I started bass fishing with artificials about 6 years ago, and I'd say I'm still very much a beginner (so take what I'm saying with a grain of salt).
When I started, I literally did not catch a fish for 1.5 consecutive summers. I was fishing a heavily pressured suburban pond in NJ, and I would see people around catch fish pretty regularly. For me? Nothing. Zip. It was incredibly frustrating... but fishing beats not fishing any day of the week!
The first lure I ever caught a bass on was a weightless T-rigged Yum Dinger. Still my most consistent lure for fishing specific pieces of cover/sight fishing (I like them better than senkos, but that's just a confidence thing). Cast it out, let it sink for 10 seconds, lift it and let it fall again. If the line swims off, set the hook (they'll usually hold onto it for a long time, b/c of the scent and salt).
The second lure I ever caught a bass on (and caught my PB) was a Booyah Pond Magic spinnerbait. Still my most consistent search bait.
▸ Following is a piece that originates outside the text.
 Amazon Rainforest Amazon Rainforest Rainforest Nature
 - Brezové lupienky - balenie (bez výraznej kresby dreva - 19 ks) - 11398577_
Cast it out and wind it in, keeping it above the bottom and below the surface. Honestly, most of the fish that hit it hook themselves, but if you miss bites just cut the skirt shorter.
The lure I hand friends who have never fished before is a Trout Magnet. That little gold bug is magic -- you'd be hard pressed to catch anything giant, but I've landed largemouth, smallmouth, trout, crappie, white perch, yellow perch, shad, shiners, fallfish and various sunfish on those things. Almost never been skunked with it. Attach a float (the company that makes trout magnets also sells good floats) a foot or two above the lure and slowly twitch it in -- set when the float goes under.
On rivers, inline spinners are da bomb. Cast and reel. Never heard of whiptail, but maybe try a 1/8-1/4 oz roostertail, panther martin or mepps aglia?
Enjoy fishing!!!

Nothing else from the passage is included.